### Task objective
Every line from the one with "From one to" through the end of the records below should be restated word for word, and nothing outside that span.

Saved data entries
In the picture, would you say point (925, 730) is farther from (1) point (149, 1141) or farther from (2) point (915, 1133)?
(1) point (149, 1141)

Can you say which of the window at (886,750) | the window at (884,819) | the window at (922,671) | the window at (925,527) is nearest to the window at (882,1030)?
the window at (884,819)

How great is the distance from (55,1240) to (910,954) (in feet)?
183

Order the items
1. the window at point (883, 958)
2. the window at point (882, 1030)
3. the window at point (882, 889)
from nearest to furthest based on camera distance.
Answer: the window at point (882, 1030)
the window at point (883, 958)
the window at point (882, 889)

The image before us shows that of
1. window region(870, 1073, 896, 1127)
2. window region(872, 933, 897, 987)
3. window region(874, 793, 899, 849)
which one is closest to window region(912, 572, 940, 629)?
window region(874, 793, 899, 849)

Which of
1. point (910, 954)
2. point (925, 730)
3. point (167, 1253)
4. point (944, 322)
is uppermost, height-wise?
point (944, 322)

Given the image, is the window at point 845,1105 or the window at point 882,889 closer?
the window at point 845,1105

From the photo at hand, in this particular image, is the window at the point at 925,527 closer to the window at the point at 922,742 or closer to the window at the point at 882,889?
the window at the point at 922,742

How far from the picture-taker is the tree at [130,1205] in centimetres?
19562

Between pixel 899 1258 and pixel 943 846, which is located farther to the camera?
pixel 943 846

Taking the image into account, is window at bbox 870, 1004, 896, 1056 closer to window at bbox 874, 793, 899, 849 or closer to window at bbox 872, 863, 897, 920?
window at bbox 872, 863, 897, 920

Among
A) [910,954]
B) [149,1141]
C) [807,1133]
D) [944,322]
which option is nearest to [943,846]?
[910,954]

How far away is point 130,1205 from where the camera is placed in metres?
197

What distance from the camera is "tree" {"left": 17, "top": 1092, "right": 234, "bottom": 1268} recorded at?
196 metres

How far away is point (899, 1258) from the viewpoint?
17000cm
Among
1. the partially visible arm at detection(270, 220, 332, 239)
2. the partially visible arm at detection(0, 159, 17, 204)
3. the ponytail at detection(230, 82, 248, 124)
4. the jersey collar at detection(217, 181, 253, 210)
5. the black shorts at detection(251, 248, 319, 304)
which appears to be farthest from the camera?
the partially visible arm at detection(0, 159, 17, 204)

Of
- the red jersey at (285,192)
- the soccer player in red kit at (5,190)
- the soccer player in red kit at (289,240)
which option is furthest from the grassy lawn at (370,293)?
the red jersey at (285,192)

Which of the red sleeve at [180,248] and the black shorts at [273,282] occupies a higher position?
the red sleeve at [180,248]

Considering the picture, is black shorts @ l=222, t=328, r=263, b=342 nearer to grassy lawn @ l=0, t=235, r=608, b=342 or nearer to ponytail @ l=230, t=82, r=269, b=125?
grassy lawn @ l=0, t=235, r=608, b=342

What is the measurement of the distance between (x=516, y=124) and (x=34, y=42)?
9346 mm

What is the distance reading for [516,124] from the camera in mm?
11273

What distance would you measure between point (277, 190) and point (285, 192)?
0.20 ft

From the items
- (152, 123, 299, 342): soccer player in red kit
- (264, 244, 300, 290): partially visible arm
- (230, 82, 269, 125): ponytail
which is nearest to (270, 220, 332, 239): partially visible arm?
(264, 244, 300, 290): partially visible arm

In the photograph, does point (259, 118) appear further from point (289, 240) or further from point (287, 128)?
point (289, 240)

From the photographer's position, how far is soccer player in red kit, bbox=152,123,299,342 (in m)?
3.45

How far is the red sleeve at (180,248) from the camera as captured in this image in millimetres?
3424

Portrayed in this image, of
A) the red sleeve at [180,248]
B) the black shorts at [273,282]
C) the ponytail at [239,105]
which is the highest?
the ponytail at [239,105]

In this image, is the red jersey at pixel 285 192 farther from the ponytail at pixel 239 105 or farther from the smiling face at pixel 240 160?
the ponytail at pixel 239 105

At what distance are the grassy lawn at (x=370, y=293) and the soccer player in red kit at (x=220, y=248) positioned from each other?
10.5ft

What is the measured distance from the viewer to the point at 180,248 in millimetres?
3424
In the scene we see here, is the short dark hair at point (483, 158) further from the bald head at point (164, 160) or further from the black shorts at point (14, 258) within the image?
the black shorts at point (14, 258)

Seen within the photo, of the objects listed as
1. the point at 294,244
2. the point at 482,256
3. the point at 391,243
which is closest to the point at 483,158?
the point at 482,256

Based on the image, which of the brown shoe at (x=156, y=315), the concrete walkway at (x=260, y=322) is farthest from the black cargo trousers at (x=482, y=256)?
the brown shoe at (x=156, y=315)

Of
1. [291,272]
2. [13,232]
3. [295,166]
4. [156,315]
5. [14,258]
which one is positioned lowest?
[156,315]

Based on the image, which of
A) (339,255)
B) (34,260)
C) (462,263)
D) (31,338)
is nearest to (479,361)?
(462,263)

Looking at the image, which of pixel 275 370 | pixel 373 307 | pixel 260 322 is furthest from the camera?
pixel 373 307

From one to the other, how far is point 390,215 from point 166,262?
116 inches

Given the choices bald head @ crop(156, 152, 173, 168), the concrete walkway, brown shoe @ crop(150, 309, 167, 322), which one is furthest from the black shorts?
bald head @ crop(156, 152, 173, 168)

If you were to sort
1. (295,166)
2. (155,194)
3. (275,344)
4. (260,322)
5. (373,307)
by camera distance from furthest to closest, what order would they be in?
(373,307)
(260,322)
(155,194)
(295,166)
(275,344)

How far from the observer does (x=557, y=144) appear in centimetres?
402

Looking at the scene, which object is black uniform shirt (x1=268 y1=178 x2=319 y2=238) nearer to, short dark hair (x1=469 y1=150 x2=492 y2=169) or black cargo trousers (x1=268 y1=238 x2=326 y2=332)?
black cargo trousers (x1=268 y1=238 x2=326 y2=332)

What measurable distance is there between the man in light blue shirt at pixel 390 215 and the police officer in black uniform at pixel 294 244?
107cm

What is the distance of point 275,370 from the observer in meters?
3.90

### Solution for this task
From one to the other, how far is point 390,215 from point 166,262?
116 inches

Given the choices bald head @ crop(156, 152, 173, 168), the concrete walkway, brown shoe @ crop(150, 309, 167, 322), which one is furthest from the black shorts?
bald head @ crop(156, 152, 173, 168)

If you were to sort
1. (295,166)
2. (155,194)
3. (275,344)
4. (260,322)
5. (373,307)
by camera distance from furthest to closest, what order would they be in?
(373,307)
(260,322)
(155,194)
(295,166)
(275,344)

How far from the observer does (x=557, y=144) appear in centimetres?
402

Looking at the scene, which object is black uniform shirt (x1=268 y1=178 x2=319 y2=238) nearer to, short dark hair (x1=469 y1=150 x2=492 y2=169) or black cargo trousers (x1=268 y1=238 x2=326 y2=332)?
black cargo trousers (x1=268 y1=238 x2=326 y2=332)

What measurable distance is there between the man in light blue shirt at pixel 390 215 and the police officer in black uniform at pixel 294 244?
107cm

What is the distance of point 275,370 from the observer in meters?
3.90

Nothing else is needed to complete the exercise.